## SEITE
'''

5. Korpus: Gespräche und Interviews von und mit Kölner Jugendlichen


 

5.1 Das Stadtviertel Köln-Mülheim


 

Die Aufnahmen fanden im Kölner Stadtteil Mülheim in der Jugendwerkstatt der Jugendhilfe Köln e. V. statt. Mülheim war bis 1914 eigenständig, wurde dann eingemeindet und zählt heute als Stadtbezirk Mülheim 144.000 Einwohner. In der Vergangenheit siedelten sich große Unternehmen der verarbeitenden Stahlindustrie wie Felten & Guilleaume, Carlswerk usw. an.[100] Gastarbeiter wurden gebraucht, um den enormen Arbeitsaufwand stemmen zu können. Anschließende Werkschließungen und Umstrukturierungen hinterließen vor allem eins: „[...] soziale Probleme.“[101] 2012 meldeten sich 15,5 % Einwohner des Viertels arbeitslos; darunter eine Jugendarbeitslosenquote von 12,4 %.[102] Mülheim hat mit 22 Grundschulen die meisten Grundschulen der Kölner Stadtbezirke, aber nur fünf Gymnasien und genauso viele Förderschulen. 10-19,9 % der Schülerinnen und Schüler besuchen nach der vierten Klasse der Grundschule die Hauptschule. Zum Vergleich: In den Kölner Stadtbezirken Lindenthal und Rodenkirchen liegt dieser Anteil bei unter 3 %.[103] Mit Stand von 2006 weisen 33,7 % der Bevölkerung einen Migrationshintergrund auf.[104] Die Keupstraße, Kölner Zentrum des türkischen Geschäftslebens und von Restaurants, türkischen Bäckereien, Friseuren und Geschäften geprägt, erlangte 2004 als Ziel des NSU-Attentats traurige Berühmtheit.[105]

 

5.2 Vorstellung der Gruppe


 

Die Jugendwerkstatt in Mülheim richtet sich an Jugendliche zwischen 16 und 21 Jahren. Sie bietet mit einer Zweirad- und einer Holzwerkstatt sowohl für Jugendliche, die ihre Schulzeit bereits absolviert haben, als auch Schulverweigerern, die noch schulpflichtig sind, eine Möglichkeit, sich zu orientieren und individuell weiterzuentwickeln. Gefördert werden soll dies durch „[...] die Verbindung aus werkpädagogischer Anleitung, Stützunterricht und sozialpädagogischer Förderung.“[106]

 

Ich kenne die Jugendwerkstatt seit meines außerschulischen Praktikums im Februar 2014. Jedes Jahr im Sommer beginnt die einjährige Maßnahme mit jeweils maximal neun Teilnehmern pro Werkstatt. Die Schülerinnen und Schüler (nachfolgend S&S genannt) kommen ab ca. 7:30 Uhr, ziehen ihre Arbeitskleidung an und treffen sich entweder in der Küche oder im Pausenraum mit dem Werkstattleiter, Sozialarbeiter und/oder Lehrer. Die Anwesenheit wird kontrolliert, die gemeinsamen Mahlzeiten geplant und das weitere Vorgehen abgesprochen. Die Gruppe wird i. A. R. aufgeteilt und arbeitet im flexiblen Wechsel in der Werkstatt und im Klassenraum bis ca. 16 Uhr.

'''

## VORLIEGENDE DATENSÄTZE
'''

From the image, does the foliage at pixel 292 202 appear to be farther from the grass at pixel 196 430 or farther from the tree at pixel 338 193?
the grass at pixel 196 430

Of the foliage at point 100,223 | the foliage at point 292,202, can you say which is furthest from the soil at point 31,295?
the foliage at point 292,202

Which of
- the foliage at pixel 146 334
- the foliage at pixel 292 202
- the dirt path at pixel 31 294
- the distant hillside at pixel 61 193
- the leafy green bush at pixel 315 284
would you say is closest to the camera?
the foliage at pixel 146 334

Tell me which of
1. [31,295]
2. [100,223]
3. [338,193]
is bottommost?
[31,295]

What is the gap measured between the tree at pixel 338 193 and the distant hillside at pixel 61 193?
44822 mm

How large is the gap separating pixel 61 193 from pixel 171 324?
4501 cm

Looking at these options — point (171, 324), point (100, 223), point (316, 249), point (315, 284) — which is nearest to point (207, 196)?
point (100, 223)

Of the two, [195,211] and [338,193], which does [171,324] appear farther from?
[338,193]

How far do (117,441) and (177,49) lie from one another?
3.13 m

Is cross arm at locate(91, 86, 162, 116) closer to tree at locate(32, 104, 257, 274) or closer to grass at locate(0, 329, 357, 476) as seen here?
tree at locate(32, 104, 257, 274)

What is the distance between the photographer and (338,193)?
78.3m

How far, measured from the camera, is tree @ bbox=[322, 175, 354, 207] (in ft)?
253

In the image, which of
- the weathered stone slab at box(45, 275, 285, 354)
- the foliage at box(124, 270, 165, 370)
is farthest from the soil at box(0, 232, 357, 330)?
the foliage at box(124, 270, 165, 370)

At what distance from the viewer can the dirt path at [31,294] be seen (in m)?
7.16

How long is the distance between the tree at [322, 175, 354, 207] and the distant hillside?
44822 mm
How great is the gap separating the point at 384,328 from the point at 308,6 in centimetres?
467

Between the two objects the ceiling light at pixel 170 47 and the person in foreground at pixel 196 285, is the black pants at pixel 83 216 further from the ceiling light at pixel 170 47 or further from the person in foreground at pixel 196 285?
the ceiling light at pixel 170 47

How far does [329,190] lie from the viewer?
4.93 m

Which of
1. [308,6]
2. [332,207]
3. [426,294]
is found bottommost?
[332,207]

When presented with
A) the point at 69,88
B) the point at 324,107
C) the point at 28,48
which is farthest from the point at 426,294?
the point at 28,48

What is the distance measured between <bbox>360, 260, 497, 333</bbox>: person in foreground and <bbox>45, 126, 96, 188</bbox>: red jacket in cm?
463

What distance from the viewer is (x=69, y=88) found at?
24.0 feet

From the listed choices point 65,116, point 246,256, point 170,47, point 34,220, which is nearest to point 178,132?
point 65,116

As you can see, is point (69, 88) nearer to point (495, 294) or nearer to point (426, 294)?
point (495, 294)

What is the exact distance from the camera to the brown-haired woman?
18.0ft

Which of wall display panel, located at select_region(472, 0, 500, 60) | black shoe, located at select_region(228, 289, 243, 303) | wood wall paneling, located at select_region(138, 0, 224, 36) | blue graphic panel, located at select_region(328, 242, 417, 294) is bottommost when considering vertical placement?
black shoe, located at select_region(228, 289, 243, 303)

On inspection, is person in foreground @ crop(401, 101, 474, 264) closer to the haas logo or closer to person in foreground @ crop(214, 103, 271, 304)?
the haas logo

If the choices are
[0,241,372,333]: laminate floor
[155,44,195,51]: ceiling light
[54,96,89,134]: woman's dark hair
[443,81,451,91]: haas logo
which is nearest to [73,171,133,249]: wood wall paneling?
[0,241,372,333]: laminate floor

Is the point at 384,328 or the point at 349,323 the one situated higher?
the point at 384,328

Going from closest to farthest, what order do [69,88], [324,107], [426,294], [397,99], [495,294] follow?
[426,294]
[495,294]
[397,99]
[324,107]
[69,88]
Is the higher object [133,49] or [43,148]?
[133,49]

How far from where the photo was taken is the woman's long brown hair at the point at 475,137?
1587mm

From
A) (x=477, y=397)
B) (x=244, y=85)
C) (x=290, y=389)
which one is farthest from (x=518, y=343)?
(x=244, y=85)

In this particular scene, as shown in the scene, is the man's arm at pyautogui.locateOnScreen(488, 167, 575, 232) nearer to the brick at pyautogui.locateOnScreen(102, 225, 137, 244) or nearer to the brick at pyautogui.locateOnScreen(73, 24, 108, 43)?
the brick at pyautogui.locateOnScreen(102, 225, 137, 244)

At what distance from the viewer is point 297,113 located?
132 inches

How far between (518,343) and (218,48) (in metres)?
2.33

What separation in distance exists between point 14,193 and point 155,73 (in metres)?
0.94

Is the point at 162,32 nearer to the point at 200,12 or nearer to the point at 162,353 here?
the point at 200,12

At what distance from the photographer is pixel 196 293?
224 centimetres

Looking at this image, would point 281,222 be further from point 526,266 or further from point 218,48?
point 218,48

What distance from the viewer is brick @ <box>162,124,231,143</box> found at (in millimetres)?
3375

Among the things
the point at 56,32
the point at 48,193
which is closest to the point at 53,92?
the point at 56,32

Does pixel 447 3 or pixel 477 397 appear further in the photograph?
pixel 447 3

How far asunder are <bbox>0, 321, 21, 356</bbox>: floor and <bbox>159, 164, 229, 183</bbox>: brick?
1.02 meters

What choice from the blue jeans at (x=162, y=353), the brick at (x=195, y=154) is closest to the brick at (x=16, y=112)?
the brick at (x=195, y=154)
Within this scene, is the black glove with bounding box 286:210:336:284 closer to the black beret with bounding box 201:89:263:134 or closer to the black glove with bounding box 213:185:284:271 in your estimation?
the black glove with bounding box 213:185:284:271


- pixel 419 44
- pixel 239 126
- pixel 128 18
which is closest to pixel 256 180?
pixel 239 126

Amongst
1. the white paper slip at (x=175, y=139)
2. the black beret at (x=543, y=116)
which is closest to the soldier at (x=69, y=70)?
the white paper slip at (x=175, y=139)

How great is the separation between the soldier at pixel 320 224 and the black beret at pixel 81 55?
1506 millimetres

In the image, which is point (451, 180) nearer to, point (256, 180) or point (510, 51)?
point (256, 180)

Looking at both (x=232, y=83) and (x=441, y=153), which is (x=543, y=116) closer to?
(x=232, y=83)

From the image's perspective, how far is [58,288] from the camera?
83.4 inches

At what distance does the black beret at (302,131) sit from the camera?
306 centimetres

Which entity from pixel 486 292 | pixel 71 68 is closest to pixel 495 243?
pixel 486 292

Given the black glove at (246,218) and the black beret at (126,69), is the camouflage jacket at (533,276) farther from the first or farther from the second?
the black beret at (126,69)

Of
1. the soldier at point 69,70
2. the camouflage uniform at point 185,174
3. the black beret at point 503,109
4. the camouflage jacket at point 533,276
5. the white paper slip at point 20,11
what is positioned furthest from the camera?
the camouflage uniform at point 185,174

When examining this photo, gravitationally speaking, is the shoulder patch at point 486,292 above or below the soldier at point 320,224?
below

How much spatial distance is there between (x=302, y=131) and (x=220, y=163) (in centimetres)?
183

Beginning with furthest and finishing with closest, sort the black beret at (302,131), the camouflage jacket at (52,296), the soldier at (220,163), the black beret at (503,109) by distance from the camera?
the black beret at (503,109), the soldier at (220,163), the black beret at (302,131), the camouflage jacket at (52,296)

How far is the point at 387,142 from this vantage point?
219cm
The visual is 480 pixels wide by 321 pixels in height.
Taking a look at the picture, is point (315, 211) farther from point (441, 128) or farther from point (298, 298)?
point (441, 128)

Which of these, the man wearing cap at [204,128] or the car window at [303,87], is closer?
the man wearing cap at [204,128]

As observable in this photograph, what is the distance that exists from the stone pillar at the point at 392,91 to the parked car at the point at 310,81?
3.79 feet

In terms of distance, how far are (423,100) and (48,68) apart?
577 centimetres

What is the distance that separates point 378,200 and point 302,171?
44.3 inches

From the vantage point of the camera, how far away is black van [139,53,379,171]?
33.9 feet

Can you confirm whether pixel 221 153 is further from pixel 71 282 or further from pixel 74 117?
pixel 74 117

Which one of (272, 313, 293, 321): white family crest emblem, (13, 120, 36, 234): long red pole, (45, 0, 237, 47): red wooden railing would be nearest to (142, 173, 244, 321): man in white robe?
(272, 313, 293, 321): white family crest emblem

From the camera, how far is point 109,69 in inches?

'''

## AUFGABE A
Gib aus dem Text über Köln-Mülheim den Abschnitt von "Ich kenne die" bis "ca. 16 Uhr." wortgetreu wieder.
## AUFGABE B
Wie viele Einwohner zählt der Stadtbezirk Mülheim heute laut dem Text über Köln-Mülheim?
## AUFGABE C
Schreibe den Text über Köln-Mülheim im Anschluss an seinen letzten Satz weiter.

## ANTWORT A
Ich kenne die Jugendwerkstatt seit meines außerschulischen Praktikums im Februar 2014. Jedes Jahr im Sommer beginnt die einjährige Maßnahme mit jeweils maximal neun Teilnehmern pro Werkstatt. Die Schülerinnen und Schüler (nachfolgend S&S genannt) kommen ab ca. 7:30 Uhr, ziehen ihre Arbeitskleidung an und treffen sich entweder in der Küche oder im Pausenraum mit dem Werkstattleiter, Sozialarbeiter und/oder Lehrer. Die Anwesenheit wird kontrolliert, die gemeinsamen Mahlzeiten geplant und das weitere Vorgehen abgesprochen. Die Gruppe wird i. A. R. aufgeteilt und arbeitet im flexiblen Wechsel in der Werkstatt und im Klassenraum bis ca. 16 Uhr.

## ANTWORT B
144.000 Einwohner.

## ANTWORT C
 

5.3 Datenerhebung


 

Nachdem die Jugendwerkstatt e. V. ihre Einwilligung gegeben hatte, dass ich in ihren Räumlichkeiten die Jugendlichen zum Zwecke meiner Hausarbeit im Rahmen des Ersten Staatsexamens aufnehmen dürfe, holte ich in das Einverständnis eines jeden Jugendlichen schriftlich ein. In Absprache mit den Jugendlichen erscheinen sie in den Transkripten und in meiner Analyse lediglich mit ihren Vornamen, es sei denn, der vollständige Name fällt in den Gesprächen selbst. Außer den unter Punkt 1 geschilderten und allgemein bekannten Charakteristika der Zielgruppe der Jugendwerkstatt Köln e. V., gebe ich unter den Punkten 6.1, 6.2 und 6.3 nur die für die Analyse und deren Verständnis nötigen Hintergrundinformationen zu den Jugendlichen.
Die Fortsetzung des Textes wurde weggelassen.